Located on the corner of East Main and College Street, this building has appeared in past segments.
Currently not active for any public use, it’s the towering black building with only a few visible hints
that it was once a bank. In the story we told about Durbin’s department store, we mentioned it filled
this building in between the original opera house and Bowling Green Bank and Trust. The building
suffered a fire in 1899 and a portion had to be rebuilt. Some even said the building was haunted
by an old opera house ghost.

The Bowling Green Bank and Trust company was incorporated in 1911, took over the building in
1927, and according to a Bowling Green Daily News article from September 1964, the bank
spent about 15 years working on renovation plans. The remodel design was from a Louisville
firm, and the construction would cost around $150 thousand dollars – that’s the equivalent to
almost $1.4 million dollars in today’s money.

- What to work on
- A) In the passage about the Bowling Green bank building, what year was the Bowling Green Bank and Trust company incorporated?
- B) Continue the passage about the Bowling Green bank building from its last sentence.

- Given records
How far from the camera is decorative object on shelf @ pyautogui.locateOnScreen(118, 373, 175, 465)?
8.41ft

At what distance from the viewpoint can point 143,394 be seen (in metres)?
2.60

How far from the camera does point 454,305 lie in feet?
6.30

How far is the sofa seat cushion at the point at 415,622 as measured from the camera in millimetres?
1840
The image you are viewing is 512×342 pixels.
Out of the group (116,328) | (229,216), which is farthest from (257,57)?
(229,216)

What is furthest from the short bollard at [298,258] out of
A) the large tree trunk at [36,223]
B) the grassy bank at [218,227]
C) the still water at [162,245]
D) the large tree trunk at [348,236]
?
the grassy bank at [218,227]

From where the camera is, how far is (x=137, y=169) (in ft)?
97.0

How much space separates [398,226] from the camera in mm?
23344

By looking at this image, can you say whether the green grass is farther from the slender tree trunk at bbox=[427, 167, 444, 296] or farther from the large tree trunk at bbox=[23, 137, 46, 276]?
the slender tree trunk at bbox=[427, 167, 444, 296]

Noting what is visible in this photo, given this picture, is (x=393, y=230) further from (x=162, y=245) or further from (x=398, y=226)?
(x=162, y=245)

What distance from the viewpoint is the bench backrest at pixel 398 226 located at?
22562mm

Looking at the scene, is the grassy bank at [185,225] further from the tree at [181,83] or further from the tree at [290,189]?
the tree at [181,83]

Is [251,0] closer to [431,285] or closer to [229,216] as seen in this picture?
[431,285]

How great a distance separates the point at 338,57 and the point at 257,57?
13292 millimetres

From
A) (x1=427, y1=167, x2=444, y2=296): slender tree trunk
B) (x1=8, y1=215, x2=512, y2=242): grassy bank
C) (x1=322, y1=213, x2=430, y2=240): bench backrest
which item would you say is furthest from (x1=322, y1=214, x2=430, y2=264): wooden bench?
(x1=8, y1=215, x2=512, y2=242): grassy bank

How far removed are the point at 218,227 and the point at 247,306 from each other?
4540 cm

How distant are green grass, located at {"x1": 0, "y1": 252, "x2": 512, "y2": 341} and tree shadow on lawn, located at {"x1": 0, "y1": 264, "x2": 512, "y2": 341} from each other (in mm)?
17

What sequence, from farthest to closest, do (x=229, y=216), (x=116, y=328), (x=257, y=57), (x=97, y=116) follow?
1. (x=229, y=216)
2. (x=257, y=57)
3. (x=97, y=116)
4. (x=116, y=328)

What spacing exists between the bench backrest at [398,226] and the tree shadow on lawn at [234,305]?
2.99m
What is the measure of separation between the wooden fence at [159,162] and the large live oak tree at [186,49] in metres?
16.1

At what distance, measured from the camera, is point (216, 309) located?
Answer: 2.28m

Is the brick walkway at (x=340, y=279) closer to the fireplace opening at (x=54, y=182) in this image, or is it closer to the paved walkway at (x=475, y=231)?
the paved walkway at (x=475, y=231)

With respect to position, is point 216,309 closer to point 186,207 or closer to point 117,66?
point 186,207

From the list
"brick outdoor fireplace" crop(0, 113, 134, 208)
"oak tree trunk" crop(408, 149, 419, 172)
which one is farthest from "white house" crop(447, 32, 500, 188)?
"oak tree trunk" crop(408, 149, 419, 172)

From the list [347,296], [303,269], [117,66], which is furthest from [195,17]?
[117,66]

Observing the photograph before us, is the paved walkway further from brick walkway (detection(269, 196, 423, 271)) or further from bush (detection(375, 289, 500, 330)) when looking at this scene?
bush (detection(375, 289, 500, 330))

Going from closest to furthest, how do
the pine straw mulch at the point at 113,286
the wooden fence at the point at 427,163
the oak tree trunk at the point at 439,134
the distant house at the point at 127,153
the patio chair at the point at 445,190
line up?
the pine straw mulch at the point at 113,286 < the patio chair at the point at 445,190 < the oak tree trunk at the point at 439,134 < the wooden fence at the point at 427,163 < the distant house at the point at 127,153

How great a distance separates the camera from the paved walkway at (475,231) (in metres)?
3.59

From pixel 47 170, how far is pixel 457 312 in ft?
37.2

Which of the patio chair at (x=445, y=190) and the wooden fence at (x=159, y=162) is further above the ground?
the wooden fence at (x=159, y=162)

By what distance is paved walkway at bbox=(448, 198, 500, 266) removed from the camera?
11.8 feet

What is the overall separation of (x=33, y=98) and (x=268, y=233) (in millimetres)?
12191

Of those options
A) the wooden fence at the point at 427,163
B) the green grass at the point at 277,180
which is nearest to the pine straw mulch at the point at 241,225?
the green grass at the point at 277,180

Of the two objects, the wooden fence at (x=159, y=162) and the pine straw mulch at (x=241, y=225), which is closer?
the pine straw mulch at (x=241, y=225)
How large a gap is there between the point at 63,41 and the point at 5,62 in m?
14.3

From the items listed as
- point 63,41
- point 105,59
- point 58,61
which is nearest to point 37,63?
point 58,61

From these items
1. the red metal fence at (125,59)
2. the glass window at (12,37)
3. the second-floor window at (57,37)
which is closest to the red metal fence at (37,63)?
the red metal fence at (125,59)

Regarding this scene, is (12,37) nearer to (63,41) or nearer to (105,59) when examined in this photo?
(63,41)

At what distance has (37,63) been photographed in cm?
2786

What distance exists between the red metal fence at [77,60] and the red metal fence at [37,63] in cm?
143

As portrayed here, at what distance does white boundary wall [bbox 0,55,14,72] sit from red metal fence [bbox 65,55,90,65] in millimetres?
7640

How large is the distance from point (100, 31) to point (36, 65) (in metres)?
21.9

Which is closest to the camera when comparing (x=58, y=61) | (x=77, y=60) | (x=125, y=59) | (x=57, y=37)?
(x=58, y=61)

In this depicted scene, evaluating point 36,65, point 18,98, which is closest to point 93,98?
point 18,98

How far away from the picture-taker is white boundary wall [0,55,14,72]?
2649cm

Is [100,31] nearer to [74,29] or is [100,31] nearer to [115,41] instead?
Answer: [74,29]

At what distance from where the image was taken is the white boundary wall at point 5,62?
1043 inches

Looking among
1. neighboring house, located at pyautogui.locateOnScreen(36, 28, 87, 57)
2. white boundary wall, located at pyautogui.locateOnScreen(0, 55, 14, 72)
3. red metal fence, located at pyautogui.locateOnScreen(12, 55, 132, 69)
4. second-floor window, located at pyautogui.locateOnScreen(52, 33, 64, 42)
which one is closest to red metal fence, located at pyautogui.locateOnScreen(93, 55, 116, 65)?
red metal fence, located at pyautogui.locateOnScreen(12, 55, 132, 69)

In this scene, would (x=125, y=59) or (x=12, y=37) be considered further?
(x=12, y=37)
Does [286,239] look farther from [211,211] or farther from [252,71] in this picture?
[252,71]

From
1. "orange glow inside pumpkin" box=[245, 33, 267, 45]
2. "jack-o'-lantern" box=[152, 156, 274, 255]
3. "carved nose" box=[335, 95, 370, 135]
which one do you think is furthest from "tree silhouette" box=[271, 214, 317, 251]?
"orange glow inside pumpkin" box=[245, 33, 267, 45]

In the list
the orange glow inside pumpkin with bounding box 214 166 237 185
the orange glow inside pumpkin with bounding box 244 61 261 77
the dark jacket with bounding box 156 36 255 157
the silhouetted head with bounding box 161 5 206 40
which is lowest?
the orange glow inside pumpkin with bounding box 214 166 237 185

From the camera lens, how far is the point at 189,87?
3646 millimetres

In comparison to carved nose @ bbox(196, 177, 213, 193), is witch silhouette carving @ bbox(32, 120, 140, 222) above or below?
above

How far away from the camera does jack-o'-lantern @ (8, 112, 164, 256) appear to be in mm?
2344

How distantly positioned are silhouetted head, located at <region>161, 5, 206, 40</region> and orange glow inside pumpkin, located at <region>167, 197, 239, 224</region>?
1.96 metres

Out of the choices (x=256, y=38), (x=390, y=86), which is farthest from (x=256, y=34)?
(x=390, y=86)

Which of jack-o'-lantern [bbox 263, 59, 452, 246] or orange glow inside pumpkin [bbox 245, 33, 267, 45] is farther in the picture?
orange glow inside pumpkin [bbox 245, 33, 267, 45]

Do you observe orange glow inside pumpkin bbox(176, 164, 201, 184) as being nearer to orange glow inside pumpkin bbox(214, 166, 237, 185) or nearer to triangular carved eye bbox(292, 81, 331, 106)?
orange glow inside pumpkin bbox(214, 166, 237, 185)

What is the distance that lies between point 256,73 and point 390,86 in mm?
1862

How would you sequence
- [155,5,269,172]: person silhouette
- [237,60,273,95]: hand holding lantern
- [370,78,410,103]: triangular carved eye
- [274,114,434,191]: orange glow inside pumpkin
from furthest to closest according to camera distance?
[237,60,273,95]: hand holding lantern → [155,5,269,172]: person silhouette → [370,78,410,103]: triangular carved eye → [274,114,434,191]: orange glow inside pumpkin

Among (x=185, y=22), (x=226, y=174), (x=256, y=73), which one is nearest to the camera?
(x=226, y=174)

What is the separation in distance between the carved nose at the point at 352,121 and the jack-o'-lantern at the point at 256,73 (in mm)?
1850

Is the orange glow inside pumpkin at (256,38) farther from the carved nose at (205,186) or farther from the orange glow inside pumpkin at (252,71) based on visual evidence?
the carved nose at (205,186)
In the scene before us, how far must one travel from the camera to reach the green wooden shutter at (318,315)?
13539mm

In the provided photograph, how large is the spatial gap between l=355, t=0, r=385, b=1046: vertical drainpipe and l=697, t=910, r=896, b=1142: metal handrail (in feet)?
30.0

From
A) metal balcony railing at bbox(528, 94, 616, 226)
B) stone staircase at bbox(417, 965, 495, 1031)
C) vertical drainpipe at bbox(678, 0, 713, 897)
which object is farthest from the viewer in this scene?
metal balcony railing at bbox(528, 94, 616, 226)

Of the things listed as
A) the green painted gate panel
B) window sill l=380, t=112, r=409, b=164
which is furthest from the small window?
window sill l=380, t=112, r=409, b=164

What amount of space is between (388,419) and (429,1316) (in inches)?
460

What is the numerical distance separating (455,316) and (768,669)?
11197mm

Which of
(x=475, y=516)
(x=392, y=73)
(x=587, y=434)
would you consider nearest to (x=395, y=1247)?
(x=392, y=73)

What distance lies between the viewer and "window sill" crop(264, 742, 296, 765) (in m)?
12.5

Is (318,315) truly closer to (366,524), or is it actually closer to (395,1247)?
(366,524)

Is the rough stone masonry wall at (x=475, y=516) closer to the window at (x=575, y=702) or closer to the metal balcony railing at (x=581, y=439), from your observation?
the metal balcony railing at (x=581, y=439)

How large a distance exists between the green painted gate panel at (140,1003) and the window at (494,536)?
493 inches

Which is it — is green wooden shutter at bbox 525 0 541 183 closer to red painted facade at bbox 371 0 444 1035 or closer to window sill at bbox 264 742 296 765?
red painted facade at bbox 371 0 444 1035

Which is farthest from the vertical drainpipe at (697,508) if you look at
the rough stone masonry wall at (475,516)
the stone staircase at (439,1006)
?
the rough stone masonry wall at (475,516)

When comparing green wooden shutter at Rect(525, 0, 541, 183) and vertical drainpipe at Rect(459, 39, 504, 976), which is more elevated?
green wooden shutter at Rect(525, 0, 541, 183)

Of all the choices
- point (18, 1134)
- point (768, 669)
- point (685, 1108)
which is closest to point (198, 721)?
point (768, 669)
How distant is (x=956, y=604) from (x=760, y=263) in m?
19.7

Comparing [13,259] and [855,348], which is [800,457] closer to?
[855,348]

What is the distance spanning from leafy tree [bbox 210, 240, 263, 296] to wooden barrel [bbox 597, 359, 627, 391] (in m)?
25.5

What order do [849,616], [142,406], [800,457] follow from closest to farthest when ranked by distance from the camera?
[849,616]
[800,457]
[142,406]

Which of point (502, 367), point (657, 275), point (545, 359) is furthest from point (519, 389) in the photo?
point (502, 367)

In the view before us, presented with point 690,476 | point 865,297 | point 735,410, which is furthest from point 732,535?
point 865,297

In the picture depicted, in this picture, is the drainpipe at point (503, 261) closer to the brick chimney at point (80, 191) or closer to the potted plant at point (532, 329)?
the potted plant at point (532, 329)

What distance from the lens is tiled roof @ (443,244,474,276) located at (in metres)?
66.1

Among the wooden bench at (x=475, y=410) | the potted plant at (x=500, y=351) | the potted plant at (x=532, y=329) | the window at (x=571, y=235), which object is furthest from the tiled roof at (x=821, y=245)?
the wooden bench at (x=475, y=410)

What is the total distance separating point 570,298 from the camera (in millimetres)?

- Responses in order
- A) 1911

- B)
The building’s new facade would be black and gold granite. A huge granite panel would be
attached to the side of the building and reach all the way to the top. A white and gold composite
material would also cover the facade. Its three floors would all be used by the bank, with the
second floor for book keeping and conference rooms, and the third floor as lounge and storage
space.

At that time in 1964, the C.D.S. drugstore #2 occupied the first floor corner.  An afterhours
depository on the College Street side of the building is still there today, as well as the bugler alarm
mounted on the Main Street exterior wall , the last remaining signs of the Bowling Green Bank and
Trust.

Right now, the building is privately owned and a peek in its first floor windows indicates a
somewhat melancholy use for antique storage. Let’s hope one day that building again becomes
an active space in our bustling downtown.